__EXERCISE DIRECTIONS__: Restate the lines of the material below word for word, from the first through the one containing "ii ELIZABETH, bp.", and include nothing else; pictures stay out.

-- MATERIAL FOR THIS EXERCISE follows --

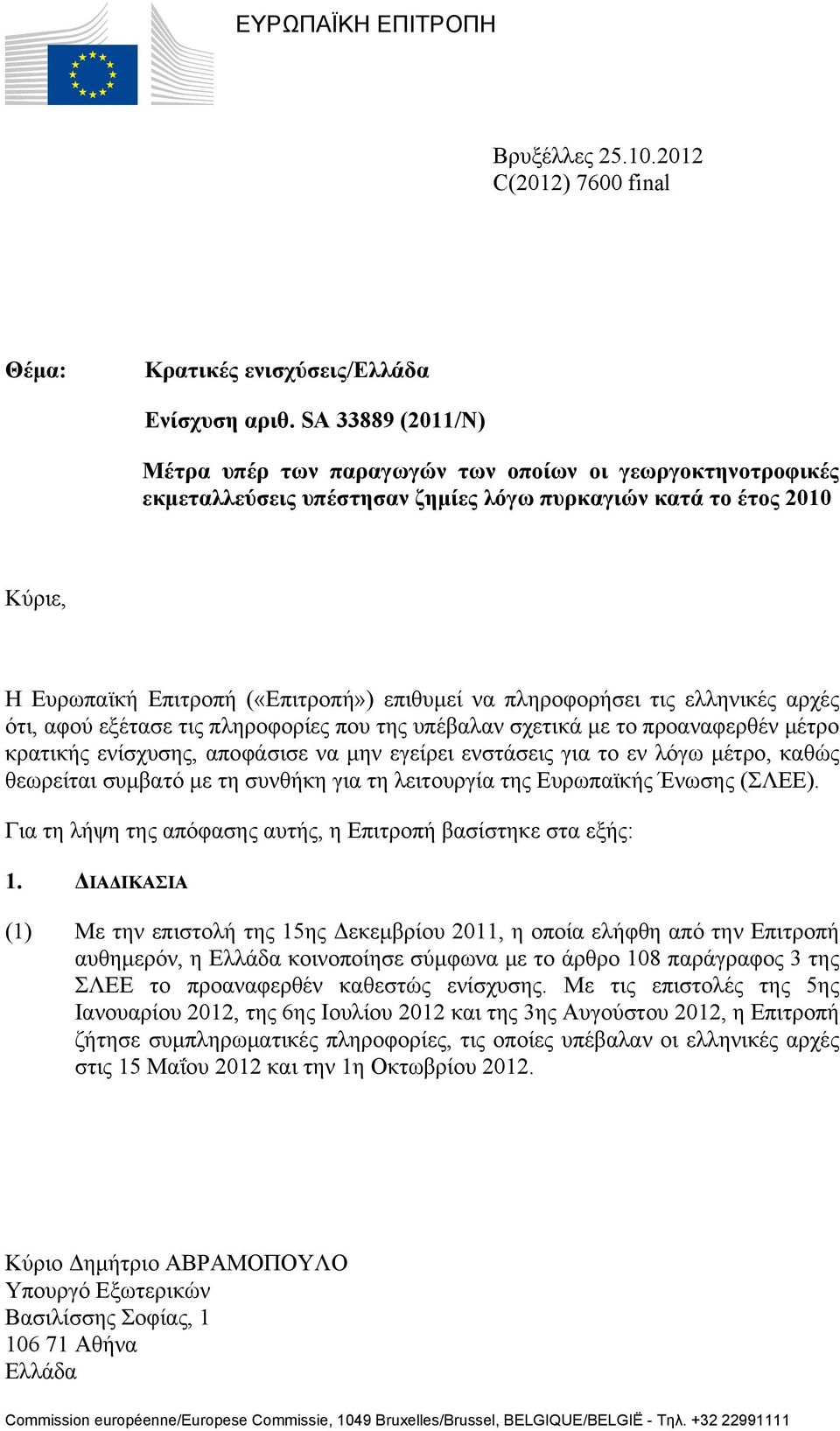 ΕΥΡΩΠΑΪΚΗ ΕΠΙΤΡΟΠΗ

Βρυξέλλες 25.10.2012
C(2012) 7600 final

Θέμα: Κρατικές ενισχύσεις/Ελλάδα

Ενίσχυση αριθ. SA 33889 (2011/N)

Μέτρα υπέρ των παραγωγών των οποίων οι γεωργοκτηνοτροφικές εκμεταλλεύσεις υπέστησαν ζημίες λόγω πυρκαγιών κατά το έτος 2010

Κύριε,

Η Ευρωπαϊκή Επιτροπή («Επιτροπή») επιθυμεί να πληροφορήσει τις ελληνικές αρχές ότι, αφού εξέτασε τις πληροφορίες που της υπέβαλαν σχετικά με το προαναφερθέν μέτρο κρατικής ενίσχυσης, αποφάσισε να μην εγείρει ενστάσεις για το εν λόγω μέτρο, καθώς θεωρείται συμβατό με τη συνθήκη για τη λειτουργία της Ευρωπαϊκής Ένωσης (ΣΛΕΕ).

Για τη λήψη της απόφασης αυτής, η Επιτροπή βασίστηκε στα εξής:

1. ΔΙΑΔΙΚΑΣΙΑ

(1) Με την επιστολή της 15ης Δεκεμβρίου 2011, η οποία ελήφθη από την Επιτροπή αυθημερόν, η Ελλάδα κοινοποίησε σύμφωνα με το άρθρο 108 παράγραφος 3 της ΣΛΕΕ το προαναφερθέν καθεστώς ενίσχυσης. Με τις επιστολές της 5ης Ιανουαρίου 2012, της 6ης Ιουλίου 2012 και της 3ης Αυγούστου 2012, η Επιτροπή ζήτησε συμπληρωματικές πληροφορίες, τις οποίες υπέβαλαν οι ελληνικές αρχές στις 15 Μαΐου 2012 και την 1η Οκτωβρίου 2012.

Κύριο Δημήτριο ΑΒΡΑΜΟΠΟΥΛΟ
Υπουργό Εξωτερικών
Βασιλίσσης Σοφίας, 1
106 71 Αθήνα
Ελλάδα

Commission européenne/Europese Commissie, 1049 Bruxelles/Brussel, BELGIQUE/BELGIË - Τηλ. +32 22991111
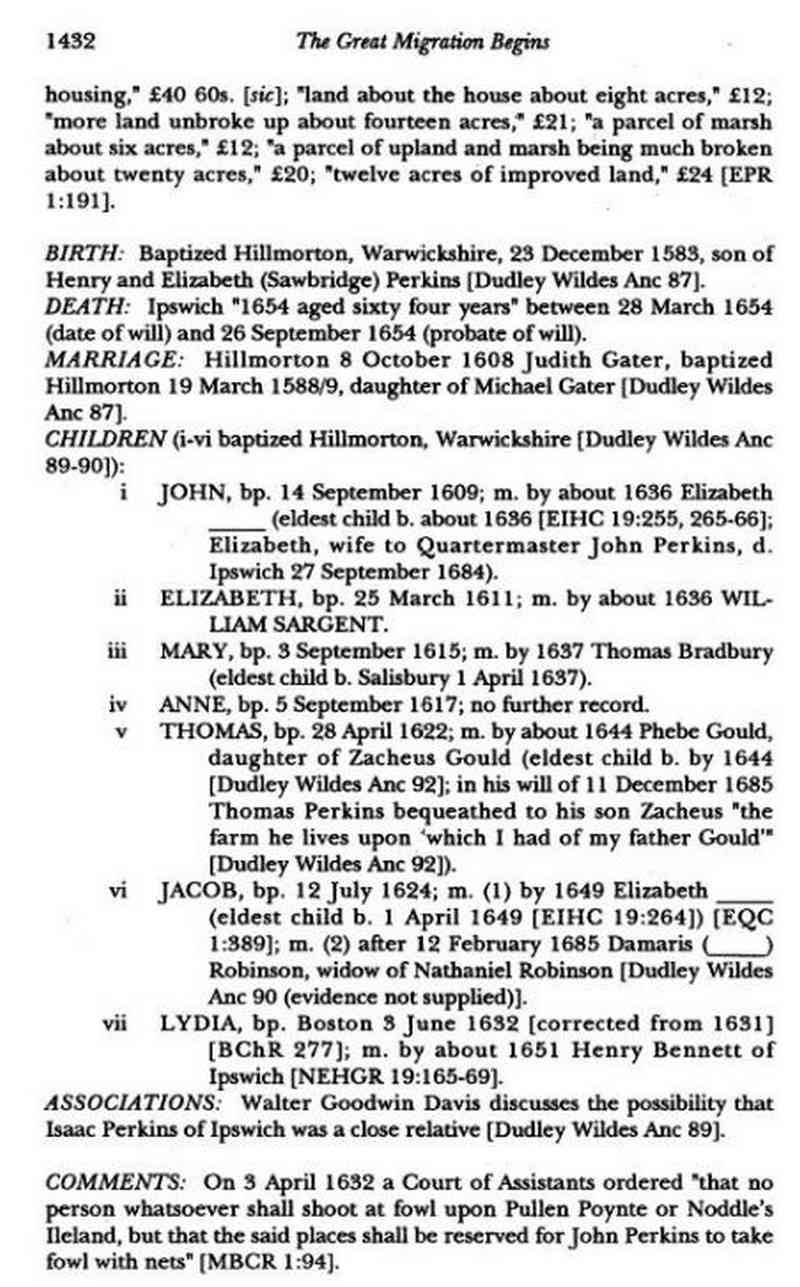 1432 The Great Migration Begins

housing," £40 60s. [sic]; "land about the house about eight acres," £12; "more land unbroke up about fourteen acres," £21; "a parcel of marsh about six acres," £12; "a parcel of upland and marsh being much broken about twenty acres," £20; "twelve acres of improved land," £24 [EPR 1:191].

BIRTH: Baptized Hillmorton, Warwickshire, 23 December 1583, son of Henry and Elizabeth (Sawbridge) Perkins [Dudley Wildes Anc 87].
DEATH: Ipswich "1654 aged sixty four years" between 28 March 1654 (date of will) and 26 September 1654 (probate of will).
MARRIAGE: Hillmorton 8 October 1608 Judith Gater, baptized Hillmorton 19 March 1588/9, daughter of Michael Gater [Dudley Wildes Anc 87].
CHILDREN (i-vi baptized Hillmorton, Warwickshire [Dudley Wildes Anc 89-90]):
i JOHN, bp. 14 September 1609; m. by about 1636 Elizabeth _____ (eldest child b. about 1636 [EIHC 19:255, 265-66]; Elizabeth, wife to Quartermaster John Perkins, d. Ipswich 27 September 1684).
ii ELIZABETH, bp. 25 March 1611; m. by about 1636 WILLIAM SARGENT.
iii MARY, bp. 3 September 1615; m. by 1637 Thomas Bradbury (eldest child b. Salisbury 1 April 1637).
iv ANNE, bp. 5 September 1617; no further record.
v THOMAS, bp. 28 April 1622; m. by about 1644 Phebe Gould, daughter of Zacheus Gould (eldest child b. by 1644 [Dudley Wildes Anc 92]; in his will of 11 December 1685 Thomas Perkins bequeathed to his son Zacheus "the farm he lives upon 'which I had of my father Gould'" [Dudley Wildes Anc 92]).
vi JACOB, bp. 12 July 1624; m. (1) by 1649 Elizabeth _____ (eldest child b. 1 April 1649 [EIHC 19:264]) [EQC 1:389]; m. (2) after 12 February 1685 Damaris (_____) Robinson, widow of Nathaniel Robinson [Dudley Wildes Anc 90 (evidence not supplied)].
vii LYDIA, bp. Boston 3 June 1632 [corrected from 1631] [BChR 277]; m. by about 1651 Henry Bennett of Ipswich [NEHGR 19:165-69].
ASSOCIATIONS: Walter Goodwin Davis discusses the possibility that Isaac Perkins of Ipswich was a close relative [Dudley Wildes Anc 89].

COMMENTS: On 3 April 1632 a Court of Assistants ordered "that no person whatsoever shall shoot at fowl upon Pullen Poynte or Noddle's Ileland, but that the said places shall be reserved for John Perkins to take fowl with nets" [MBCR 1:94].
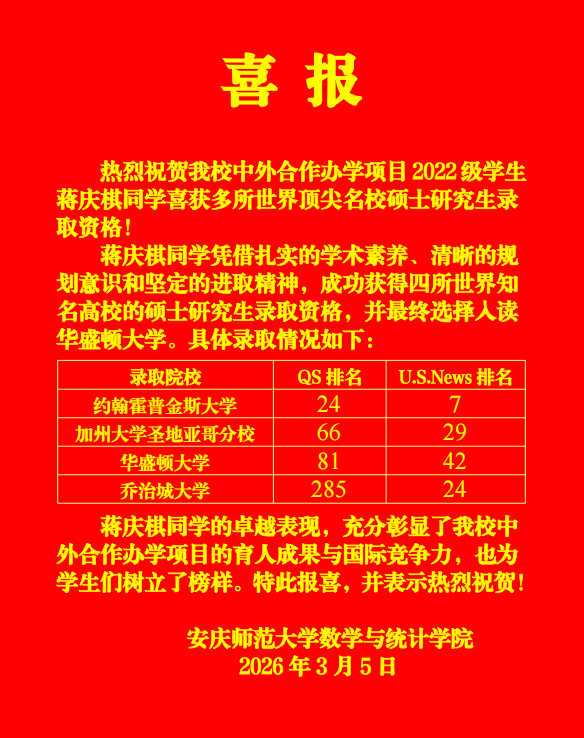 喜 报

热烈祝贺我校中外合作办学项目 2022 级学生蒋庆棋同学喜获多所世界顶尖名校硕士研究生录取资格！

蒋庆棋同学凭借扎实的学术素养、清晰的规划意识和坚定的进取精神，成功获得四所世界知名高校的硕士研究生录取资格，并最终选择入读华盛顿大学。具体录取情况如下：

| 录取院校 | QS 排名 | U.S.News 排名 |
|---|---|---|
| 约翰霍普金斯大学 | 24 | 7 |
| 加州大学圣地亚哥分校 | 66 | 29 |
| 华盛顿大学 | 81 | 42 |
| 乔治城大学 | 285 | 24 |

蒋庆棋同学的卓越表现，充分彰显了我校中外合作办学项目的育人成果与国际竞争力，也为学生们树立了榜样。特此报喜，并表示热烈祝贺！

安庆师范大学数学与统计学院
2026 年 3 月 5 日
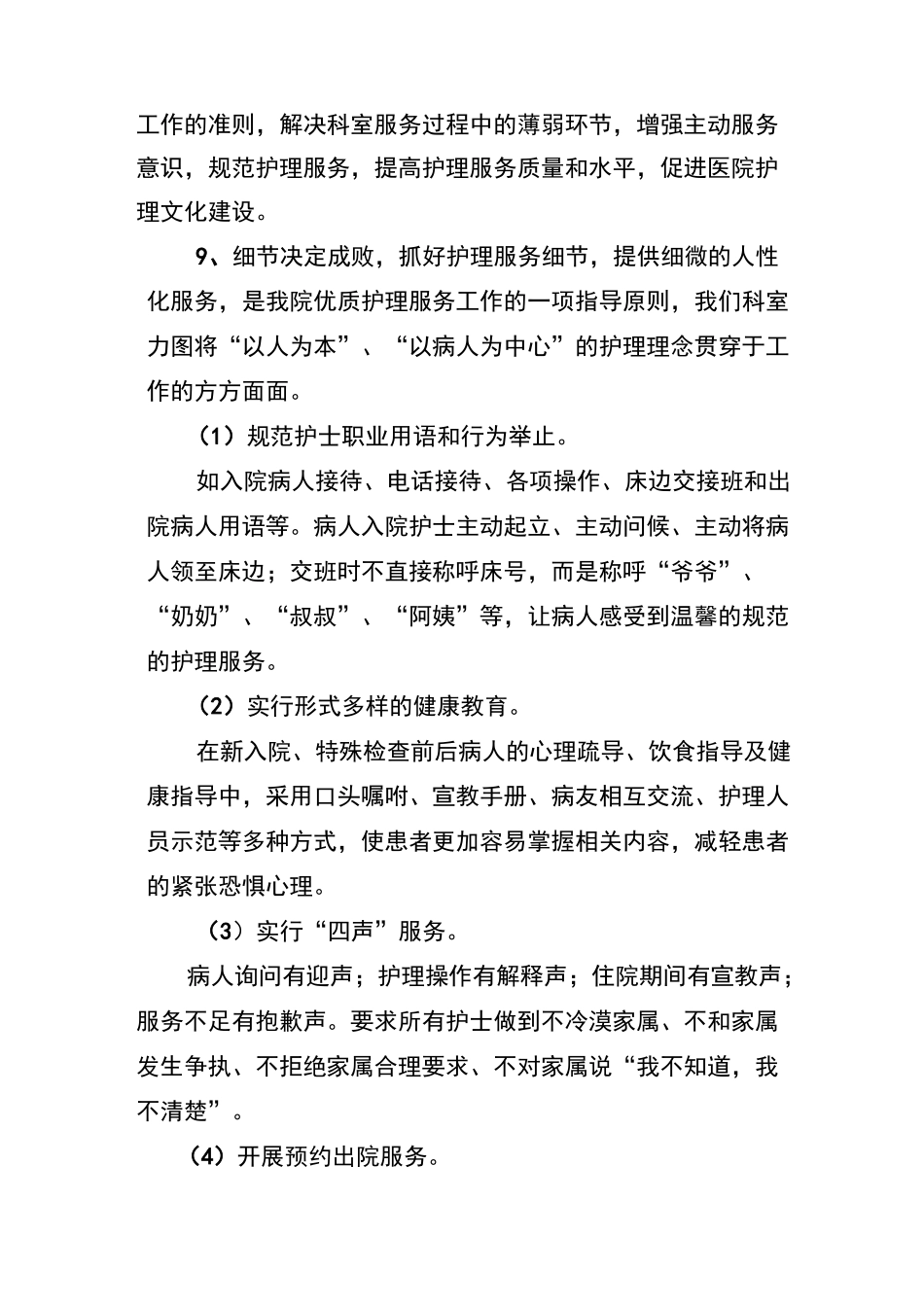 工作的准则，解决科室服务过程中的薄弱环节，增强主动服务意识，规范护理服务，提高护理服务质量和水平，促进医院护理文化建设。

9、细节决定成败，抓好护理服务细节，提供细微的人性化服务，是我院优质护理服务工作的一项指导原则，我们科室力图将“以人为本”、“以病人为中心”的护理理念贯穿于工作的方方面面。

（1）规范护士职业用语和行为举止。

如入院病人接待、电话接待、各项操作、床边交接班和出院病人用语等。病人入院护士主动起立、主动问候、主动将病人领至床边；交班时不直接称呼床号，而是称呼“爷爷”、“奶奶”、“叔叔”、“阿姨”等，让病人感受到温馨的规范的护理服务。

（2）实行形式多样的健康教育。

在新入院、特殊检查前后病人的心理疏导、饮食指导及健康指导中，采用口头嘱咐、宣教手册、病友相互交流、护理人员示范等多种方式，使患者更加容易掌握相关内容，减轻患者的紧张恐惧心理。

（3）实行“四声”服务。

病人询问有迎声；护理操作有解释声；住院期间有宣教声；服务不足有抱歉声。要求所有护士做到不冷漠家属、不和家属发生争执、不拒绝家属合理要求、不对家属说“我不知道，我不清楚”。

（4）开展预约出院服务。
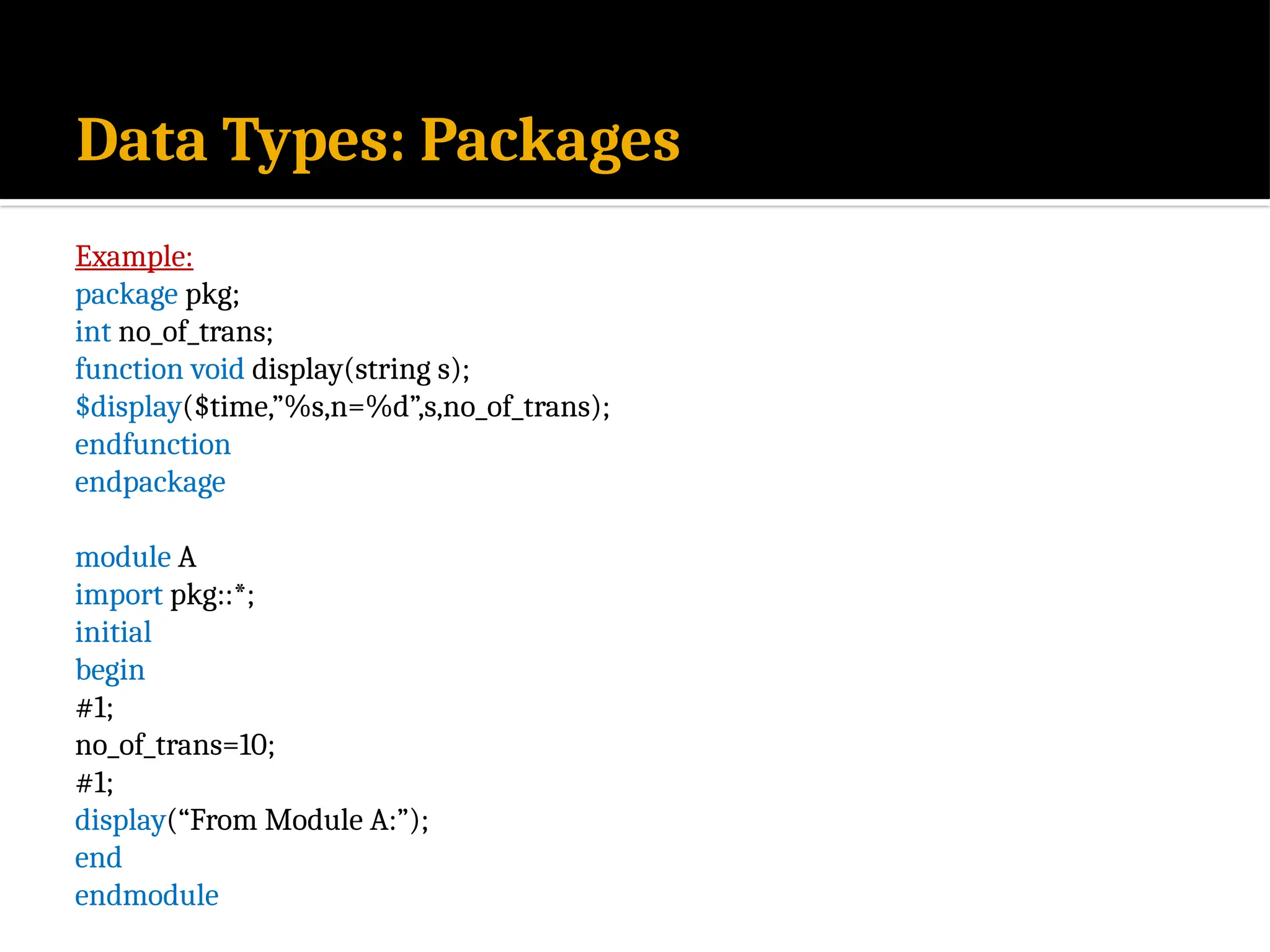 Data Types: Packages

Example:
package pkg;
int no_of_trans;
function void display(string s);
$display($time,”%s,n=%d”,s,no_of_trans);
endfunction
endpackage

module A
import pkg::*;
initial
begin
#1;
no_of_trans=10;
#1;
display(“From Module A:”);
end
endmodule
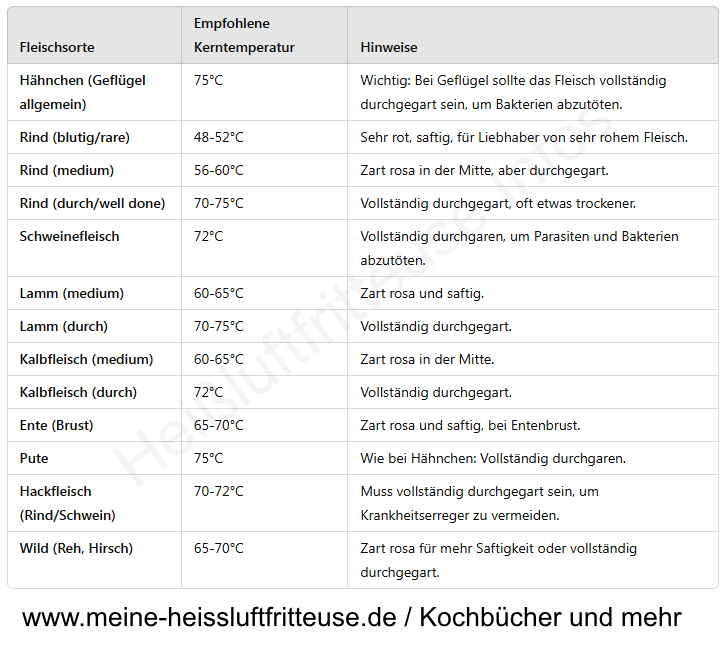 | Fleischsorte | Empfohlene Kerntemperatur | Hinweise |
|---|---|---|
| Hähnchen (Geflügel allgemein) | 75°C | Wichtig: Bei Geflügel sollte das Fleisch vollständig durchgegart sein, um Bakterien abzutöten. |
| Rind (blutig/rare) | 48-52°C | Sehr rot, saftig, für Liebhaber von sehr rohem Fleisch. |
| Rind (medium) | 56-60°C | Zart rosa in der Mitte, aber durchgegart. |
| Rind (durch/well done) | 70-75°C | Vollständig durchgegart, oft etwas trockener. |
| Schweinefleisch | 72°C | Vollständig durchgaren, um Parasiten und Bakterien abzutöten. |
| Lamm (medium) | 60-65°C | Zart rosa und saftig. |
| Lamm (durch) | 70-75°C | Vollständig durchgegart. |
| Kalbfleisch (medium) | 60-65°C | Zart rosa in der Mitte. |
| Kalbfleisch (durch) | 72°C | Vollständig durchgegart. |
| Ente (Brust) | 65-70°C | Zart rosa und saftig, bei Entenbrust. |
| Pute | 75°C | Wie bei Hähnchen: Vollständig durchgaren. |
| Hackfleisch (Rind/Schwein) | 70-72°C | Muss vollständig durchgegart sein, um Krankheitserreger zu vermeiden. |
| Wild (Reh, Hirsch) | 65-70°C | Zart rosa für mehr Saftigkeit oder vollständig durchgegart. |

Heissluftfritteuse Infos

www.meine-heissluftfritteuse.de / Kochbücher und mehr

-- MATERIAL FOR THIS EXERCISE concluded --

__TASK RESULT__:
 ΕΥΡΩΠΑΪΚΗ ΕΠΙΤΡΟΠΗ

Βρυξέλλες 25.10.2012
C(2012) 7600 final

Θέμα: Κρατικές ενισχύσεις/Ελλάδα

Ενίσχυση αριθ. SA 33889 (2011/N)

Μέτρα υπέρ των παραγωγών των οποίων οι γεωργοκτηνοτροφικές εκμεταλλεύσεις υπέστησαν ζημίες λόγω πυρκαγιών κατά το έτος 2010

Κύριε,

Η Ευρωπαϊκή Επιτροπή («Επιτροπή») επιθυμεί να πληροφορήσει τις ελληνικές αρχές ότι, αφού εξέτασε τις πληροφορίες που της υπέβαλαν σχετικά με το προαναφερθέν μέτρο κρατικής ενίσχυσης, αποφάσισε να μην εγείρει ενστάσεις για το εν λόγω μέτρο, καθώς θεωρείται συμβατό με τη συνθήκη για τη λειτουργία της Ευρωπαϊκής Ένωσης (ΣΛΕΕ).

Για τη λήψη της απόφασης αυτής, η Επιτροπή βασίστηκε στα εξής:

1. ΔΙΑΔΙΚΑΣΙΑ

(1) Με την επιστολή της 15ης Δεκεμβρίου 2011, η οποία ελήφθη από την Επιτροπή αυθημερόν, η Ελλάδα κοινοποίησε σύμφωνα με το άρθρο 108 παράγραφος 3 της ΣΛΕΕ το προαναφερθέν καθεστώς ενίσχυσης. Με τις επιστολές της 5ης Ιανουαρίου 2012, της 6ης Ιουλίου 2012 και της 3ης Αυγούστου 2012, η Επιτροπή ζήτησε συμπληρωματικές πληροφορίες, τις οποίες υπέβαλαν οι ελληνικές αρχές στις 15 Μαΐου 2012 και την 1η Οκτωβρίου 2012.

Κύριο Δημήτριο ΑΒΡΑΜΟΠΟΥΛΟ
Υπουργό Εξωτερικών
Βασιλίσσης Σοφίας, 1
106 71 Αθήνα
Ελλάδα

Commission européenne/Europese Commissie, 1049 Bruxelles/Brussel, BELGIQUE/BELGIË - Τηλ. +32 22991111
 1432 The Great Migration Begins

housing," £40 60s. [sic]; "land about the house about eight acres," £12; "more land unbroke up about fourteen acres," £21; "a parcel of marsh about six acres," £12; "a parcel of upland and marsh being much broken about twenty acres," £20; "twelve acres of improved land," £24 [EPR 1:191].

BIRTH: Baptized Hillmorton, Warwickshire, 23 December 1583, son of Henry and Elizabeth (Sawbridge) Perkins [Dudley Wildes Anc 87].
DEATH: Ipswich "1654 aged sixty four years" between 28 March 1654 (date of will) and 26 September 1654 (probate of will).
MARRIAGE: Hillmorton 8 October 1608 Judith Gater, baptized Hillmorton 19 March 1588/9, daughter of Michael Gater [Dudley Wildes Anc 87].
CHILDREN (i-vi baptized Hillmorton, Warwickshire [Dudley Wildes Anc 89-90]):
i JOHN, bp. 14 September 1609; m. by about 1636 Elizabeth _____ (eldest child b. about 1636 [EIHC 19:255, 265-66]; Elizabeth, wife to Quartermaster John Perkins, d. Ipswich 27 September 1684).
ii ELIZABETH, bp. 25 March 1611; m. by about 1636 WILLIAM SARGENT.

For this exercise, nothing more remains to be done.